La Marseillaise : Pourquoi avoir quitté vos responsabilités au PCF ?
Jean-Frédéric Déjean : Car les statuts du PCF préconisent de ne pas occuper le même poste plus de neuf ans. Après trois mandats, c’est l’occasion de donner des responsabilités à quelqu’un d’autre. Je ne quitte pas le Parti ! J’accompagnerai la suivante, Margaux Efthimiadi-Alpe, élue le week-end dernier, je continuerai à militer activement et à jouer le rôle d’élu municipal et communautaire.
Quels sont les enjeux du mandat municipal malgré la défaite ?
J.-F.D. : Je retiens que malgré tout, les scores ont placé une liste d’union de la gauche portée par un communiste en tête.
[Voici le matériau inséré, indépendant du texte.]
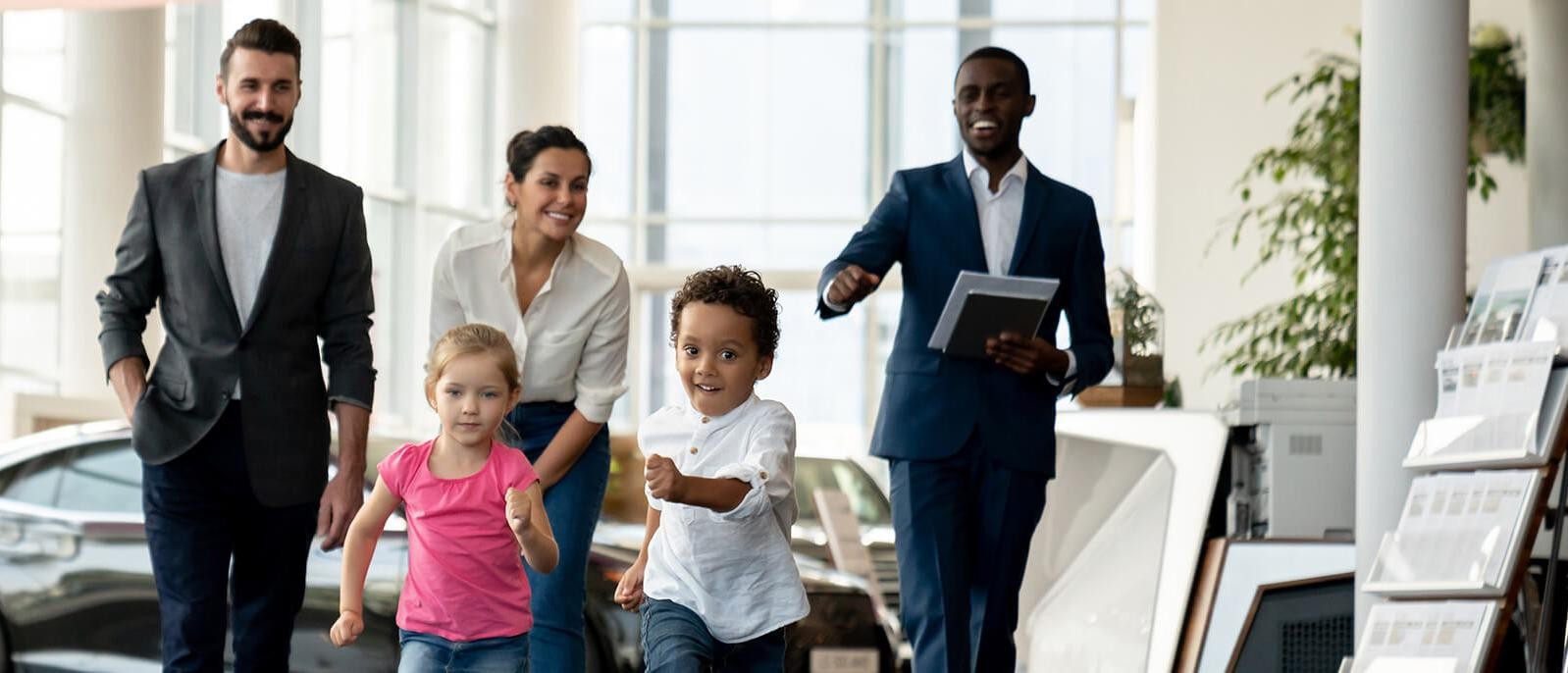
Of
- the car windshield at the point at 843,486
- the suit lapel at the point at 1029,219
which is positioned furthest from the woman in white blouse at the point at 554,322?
the car windshield at the point at 843,486

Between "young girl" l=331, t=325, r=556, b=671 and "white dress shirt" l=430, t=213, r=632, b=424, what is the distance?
0.50 meters

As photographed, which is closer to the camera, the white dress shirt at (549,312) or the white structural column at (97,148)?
the white dress shirt at (549,312)

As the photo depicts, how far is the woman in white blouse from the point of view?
4.09 meters

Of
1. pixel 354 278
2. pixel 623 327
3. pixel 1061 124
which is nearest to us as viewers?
pixel 354 278

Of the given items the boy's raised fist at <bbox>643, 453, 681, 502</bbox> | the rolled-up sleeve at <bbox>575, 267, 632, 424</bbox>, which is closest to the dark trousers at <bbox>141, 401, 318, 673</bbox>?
the rolled-up sleeve at <bbox>575, 267, 632, 424</bbox>

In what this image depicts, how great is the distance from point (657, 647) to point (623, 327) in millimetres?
994

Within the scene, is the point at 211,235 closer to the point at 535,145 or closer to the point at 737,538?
the point at 535,145

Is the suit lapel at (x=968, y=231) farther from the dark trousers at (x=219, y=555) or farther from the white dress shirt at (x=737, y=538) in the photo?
Answer: the dark trousers at (x=219, y=555)

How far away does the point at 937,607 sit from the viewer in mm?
4031

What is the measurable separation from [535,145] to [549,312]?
341 mm

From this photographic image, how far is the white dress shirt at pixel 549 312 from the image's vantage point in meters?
4.14

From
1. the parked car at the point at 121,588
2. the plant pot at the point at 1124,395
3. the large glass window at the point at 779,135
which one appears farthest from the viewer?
the large glass window at the point at 779,135

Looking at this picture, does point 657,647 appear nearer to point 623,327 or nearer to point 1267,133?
point 623,327

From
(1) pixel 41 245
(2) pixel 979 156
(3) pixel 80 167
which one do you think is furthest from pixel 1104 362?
(1) pixel 41 245
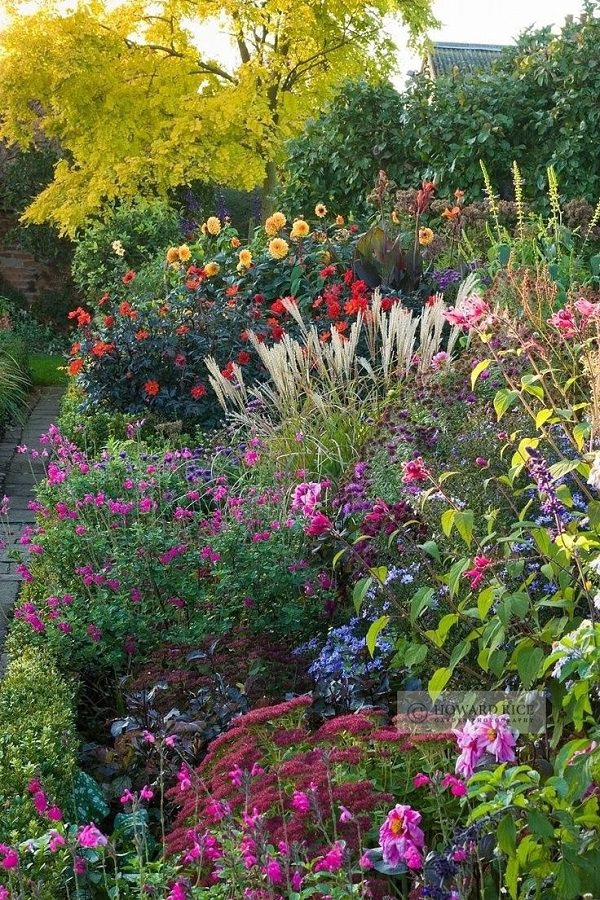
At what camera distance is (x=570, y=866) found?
1835 mm

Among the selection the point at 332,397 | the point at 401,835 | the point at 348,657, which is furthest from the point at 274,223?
A: the point at 401,835

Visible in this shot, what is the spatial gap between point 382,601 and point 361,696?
0.99ft

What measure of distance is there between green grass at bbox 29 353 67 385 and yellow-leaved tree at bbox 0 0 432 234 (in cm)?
185

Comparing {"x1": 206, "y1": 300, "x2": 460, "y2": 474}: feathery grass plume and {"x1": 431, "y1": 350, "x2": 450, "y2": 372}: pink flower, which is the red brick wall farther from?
{"x1": 431, "y1": 350, "x2": 450, "y2": 372}: pink flower

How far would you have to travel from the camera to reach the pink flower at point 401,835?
176cm

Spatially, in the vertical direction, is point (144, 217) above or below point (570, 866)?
above

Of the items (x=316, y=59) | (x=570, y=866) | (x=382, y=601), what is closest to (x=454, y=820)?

Il faut mesurer la qualité de notre travail : nous avons augmenté notre score de plus de 2 000 voix au 1er tour comparé aux municipales de 2020. Idem au 2nd tour, où on en fait 600 de plus, alors que Patrick de Carolis en perd au lieu d’être réélu au 1er tour. Cela démontre que notre démarche unitaire est pertinente et que la gauche n’est pas morte à Arles.
Quelle est votre plus grande fierté après 10 ans à la tête de la section du PCF arlésien ?
J.-F.D. : Notre capacité à renouveler nos adhérents. Nous avons perdu des camarades âgés, mais aussi réussi à faire venir de nouvelles adhésions et maintenir un effectif équivalent à mon arrivée en 2016. La section est active en dehors de la vie municipale : loto, ferrade, drôle de Noël, solidarité avec Cuba et 1336… Je retiens les 3 semaines de législatives en 2024 où tout le peuple de gauche s’est rassemblé sans se disputer, c’était la première fois que je voyais un tel enthousiasme. C’est là que le désir d’Union pour Arles s’est créé.
Quel rôle a tenu le PCF dans votre parcours personnel ?
J.-F.D. : Avant d’être secrétaire de section en 2016, j’ai effectué une formation de cadre. Il y a une volonté dans le Parti d’accompagner les adhérents dans l’acquisition de connaissances économiques, philosophiques et sociologiques, ou l’animation de collectif. Entre mon adhésion en 2013 et aujourd’hui je ne suis plus le même homme. Je le dois à la bienveillance de mes camarades.
Que comptez-vous faire lors des prochaines échéances électorales ?
J.-F.D. : Mon engagement c’est avant tout de consolider le rassemblement de la gauche citoyenne et écologiste à Arles, d’être présent sur le terrain dans le cadre de mes mandats. Concernant les échéances électorales, je n’ai pas de plan de carrière, ce n’est pas pour cette raison que je me suis engagé. Tout dépendra de l’état de l’union de la gauche, de ce que veulent les communistes et l’Appel d’Arles. Mais ça ne me ferait pas peur.